• _What is being asked_
The entries need to be copied exactly.
▼
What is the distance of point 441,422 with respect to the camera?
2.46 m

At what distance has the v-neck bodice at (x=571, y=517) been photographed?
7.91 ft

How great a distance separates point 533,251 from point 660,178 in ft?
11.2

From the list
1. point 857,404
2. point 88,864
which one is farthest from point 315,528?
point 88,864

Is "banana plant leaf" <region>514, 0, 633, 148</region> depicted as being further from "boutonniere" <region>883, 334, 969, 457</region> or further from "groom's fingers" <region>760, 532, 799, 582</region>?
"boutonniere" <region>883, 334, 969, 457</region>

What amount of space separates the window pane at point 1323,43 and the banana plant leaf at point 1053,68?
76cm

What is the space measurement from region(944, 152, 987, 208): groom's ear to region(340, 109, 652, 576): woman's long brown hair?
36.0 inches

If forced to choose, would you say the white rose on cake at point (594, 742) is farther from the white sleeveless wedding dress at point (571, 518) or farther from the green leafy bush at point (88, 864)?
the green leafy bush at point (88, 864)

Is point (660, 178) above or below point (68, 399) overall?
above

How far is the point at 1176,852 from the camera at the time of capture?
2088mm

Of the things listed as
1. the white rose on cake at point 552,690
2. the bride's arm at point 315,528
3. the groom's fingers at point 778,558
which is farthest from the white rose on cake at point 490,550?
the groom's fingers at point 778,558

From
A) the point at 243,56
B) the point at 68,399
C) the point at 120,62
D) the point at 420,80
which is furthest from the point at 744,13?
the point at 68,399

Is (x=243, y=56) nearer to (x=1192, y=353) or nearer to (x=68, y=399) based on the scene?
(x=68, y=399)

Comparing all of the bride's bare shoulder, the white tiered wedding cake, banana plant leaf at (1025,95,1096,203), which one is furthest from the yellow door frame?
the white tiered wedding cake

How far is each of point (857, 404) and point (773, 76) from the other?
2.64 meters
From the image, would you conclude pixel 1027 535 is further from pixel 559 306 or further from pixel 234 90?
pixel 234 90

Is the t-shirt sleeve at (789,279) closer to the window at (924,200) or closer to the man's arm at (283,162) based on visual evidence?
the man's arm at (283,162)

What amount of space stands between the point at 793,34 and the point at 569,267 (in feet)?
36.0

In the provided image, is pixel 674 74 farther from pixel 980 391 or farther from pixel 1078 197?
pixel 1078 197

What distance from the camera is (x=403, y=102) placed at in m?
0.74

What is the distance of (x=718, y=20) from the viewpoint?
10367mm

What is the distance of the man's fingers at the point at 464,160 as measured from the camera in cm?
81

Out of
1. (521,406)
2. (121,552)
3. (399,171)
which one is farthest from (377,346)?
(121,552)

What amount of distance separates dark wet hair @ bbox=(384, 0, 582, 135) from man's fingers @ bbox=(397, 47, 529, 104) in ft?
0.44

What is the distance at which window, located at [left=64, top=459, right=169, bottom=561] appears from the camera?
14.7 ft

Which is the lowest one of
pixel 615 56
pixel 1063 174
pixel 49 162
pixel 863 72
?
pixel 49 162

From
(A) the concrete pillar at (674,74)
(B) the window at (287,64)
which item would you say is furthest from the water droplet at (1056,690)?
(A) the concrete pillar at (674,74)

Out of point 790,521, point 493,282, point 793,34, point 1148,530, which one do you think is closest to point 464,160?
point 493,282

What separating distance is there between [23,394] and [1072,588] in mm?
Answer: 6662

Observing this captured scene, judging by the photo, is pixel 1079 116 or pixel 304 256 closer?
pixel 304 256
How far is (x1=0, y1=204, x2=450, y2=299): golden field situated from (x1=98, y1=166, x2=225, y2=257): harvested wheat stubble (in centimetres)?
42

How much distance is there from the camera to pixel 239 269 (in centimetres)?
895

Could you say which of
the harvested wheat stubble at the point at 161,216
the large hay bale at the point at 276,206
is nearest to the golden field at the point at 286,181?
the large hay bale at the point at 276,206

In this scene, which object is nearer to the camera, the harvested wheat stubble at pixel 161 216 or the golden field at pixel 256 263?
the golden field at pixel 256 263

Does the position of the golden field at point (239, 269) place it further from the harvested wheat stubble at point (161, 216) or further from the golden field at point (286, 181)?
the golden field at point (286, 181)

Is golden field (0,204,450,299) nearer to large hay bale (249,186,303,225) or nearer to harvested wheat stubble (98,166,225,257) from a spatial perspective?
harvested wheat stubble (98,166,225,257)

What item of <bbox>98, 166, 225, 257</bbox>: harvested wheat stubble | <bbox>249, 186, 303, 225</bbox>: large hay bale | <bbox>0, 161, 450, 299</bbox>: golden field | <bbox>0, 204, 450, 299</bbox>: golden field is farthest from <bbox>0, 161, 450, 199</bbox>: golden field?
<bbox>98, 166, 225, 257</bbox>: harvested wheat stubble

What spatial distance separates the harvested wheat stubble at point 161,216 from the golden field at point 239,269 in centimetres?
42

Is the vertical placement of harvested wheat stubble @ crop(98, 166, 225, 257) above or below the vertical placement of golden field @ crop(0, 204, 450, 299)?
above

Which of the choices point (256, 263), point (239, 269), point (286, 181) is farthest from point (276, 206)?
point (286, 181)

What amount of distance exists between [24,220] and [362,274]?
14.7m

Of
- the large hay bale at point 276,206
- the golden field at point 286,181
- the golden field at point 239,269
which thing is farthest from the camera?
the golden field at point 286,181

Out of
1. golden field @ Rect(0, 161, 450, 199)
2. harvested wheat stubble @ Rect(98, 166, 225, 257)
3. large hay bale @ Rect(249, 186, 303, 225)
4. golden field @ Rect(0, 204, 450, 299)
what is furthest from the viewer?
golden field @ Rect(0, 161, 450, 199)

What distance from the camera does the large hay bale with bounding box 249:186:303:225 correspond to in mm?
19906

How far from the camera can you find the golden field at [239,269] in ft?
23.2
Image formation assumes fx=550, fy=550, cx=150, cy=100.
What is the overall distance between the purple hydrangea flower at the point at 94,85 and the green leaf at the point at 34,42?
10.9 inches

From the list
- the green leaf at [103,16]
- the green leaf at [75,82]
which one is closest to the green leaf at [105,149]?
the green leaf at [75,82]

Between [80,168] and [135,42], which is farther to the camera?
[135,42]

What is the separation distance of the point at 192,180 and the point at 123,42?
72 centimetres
▲
• _Finished exercise_
What is the distance of point 441,422 with respect to the camera?
2.46 m

At what distance has the v-neck bodice at (x=571, y=517) been photographed?
7.91 ft

How great a distance separates point 533,251 from point 660,178 in ft?
11.2

From the list
1. point 857,404
2. point 88,864
which one is farthest from point 315,528?
point 88,864

Is "banana plant leaf" <region>514, 0, 633, 148</region> depicted as being further from "boutonniere" <region>883, 334, 969, 457</region> or further from "groom's fingers" <region>760, 532, 799, 582</region>?
"boutonniere" <region>883, 334, 969, 457</region>

What amount of space separates the window pane at point 1323,43 and the banana plant leaf at point 1053,68?
76cm

What is the space measurement from region(944, 152, 987, 208): groom's ear to region(340, 109, 652, 576): woman's long brown hair?
36.0 inches

If forced to choose, would you say the white rose on cake at point (594, 742) is farther from the white sleeveless wedding dress at point (571, 518) or farther from the green leafy bush at point (88, 864)?
the green leafy bush at point (88, 864)

Is point (660, 178) above or below point (68, 399) overall?
above

How far is the point at 1176,852 from the camera at the time of capture?
2088mm

Of the things listed as
1. the white rose on cake at point 552,690
2. the bride's arm at point 315,528
3. the groom's fingers at point 778,558
which is farthest from the white rose on cake at point 490,550?
the groom's fingers at point 778,558

From
A) the point at 243,56
B) the point at 68,399
C) the point at 120,62
D) the point at 420,80
which is furthest from the point at 744,13?
the point at 68,399

Is (x=243, y=56) nearer to (x=1192, y=353) or nearer to (x=68, y=399) based on the scene?
(x=68, y=399)

Comparing all of the bride's bare shoulder, the white tiered wedding cake, banana plant leaf at (1025,95,1096,203), which one is furthest from the yellow door frame?
the white tiered wedding cake

How far is each of point (857, 404) and point (773, 76) from the other?
2.64 meters
From the image, would you conclude pixel 1027 535 is further from pixel 559 306 or further from pixel 234 90?
pixel 234 90

Is the t-shirt sleeve at (789,279) closer to the window at (924,200) or closer to the man's arm at (283,162) based on visual evidence?
the man's arm at (283,162)

What amount of space stands between the point at 793,34 and the point at 569,267 (in feet)?
36.0

In the provided image, is pixel 674 74 farther from pixel 980 391 or farther from pixel 1078 197?
pixel 1078 197

What distance from the camera is (x=403, y=102) placed at in m?
0.74

What is the distance of (x=718, y=20) from the viewpoint?
10367mm

What is the distance of the man's fingers at the point at 464,160 as measured from the camera in cm?
81

Out of
1. (521,406)
2. (121,552)
3. (399,171)
which one is farthest from (377,346)?
(121,552)

What amount of distance separates dark wet hair @ bbox=(384, 0, 582, 135) from man's fingers @ bbox=(397, 47, 529, 104) in ft?
0.44

What is the distance at which window, located at [left=64, top=459, right=169, bottom=561] appears from the camera?
14.7 ft

Which is the lowest one of
pixel 615 56
pixel 1063 174
pixel 49 162
pixel 863 72
?
pixel 49 162

From
(A) the concrete pillar at (674,74)
(B) the window at (287,64)
which item would you say is furthest from the water droplet at (1056,690)?
(A) the concrete pillar at (674,74)

Out of point 790,521, point 493,282, point 793,34, point 1148,530, which one do you think is closest to point 464,160?
point 493,282

What separating distance is there between [23,394] and [1072,588] in mm?
Answer: 6662

Observing this captured scene, judging by the photo, is pixel 1079 116 or pixel 304 256 closer?
pixel 304 256
How far is (x1=0, y1=204, x2=450, y2=299): golden field situated from (x1=98, y1=166, x2=225, y2=257): harvested wheat stubble (in centimetres)?
42

How much distance is there from the camera to pixel 239 269 (in centimetres)?
895

Could you say which of
the harvested wheat stubble at the point at 161,216
the large hay bale at the point at 276,206
is nearest to the golden field at the point at 286,181?
the large hay bale at the point at 276,206

In this scene, which object is nearer to the camera, the harvested wheat stubble at pixel 161 216 or the golden field at pixel 256 263?
the golden field at pixel 256 263

Does the position of the golden field at point (239, 269) place it further from the harvested wheat stubble at point (161, 216) or further from the golden field at point (286, 181)?
the golden field at point (286, 181)

Is golden field (0,204,450,299) nearer to large hay bale (249,186,303,225) or nearer to harvested wheat stubble (98,166,225,257) from a spatial perspective?
harvested wheat stubble (98,166,225,257)

What item of <bbox>98, 166, 225, 257</bbox>: harvested wheat stubble | <bbox>249, 186, 303, 225</bbox>: large hay bale | <bbox>0, 161, 450, 299</bbox>: golden field | <bbox>0, 204, 450, 299</bbox>: golden field is farthest from <bbox>0, 161, 450, 199</bbox>: golden field?
<bbox>98, 166, 225, 257</bbox>: harvested wheat stubble

What spatial distance separates the harvested wheat stubble at point 161,216 from the golden field at point 239,269 in centimetres?
42

Is the vertical placement of harvested wheat stubble @ crop(98, 166, 225, 257) above or below the vertical placement of golden field @ crop(0, 204, 450, 299)?
above

Which of the choices point (256, 263), point (239, 269), point (286, 181) is farthest from point (276, 206)?
point (286, 181)

What amount of distance exists between [24,220] and [362,274]?
14.7m

Of
- the large hay bale at point 276,206
- the golden field at point 286,181
- the golden field at point 239,269
which thing is farthest from the camera?
the golden field at point 286,181

Out of
1. golden field @ Rect(0, 161, 450, 199)
2. harvested wheat stubble @ Rect(98, 166, 225, 257)
3. large hay bale @ Rect(249, 186, 303, 225)
4. golden field @ Rect(0, 204, 450, 299)
what is furthest from the viewer?
golden field @ Rect(0, 161, 450, 199)

What distance from the camera does the large hay bale with bounding box 249:186:303:225 correspond to in mm?
19906

How far from the camera can you find the golden field at [239,269] in ft?
23.2
Image formation assumes fx=550, fy=550, cx=150, cy=100.
What is the overall distance between the purple hydrangea flower at the point at 94,85 and the green leaf at the point at 34,42?
10.9 inches

From the list
- the green leaf at [103,16]
- the green leaf at [75,82]
which one is closest to the green leaf at [105,149]?
the green leaf at [75,82]

Between [80,168] and [135,42], which is farther to the camera?
[135,42]

What is the separation distance of the point at 192,180 and the point at 123,42?
72 centimetres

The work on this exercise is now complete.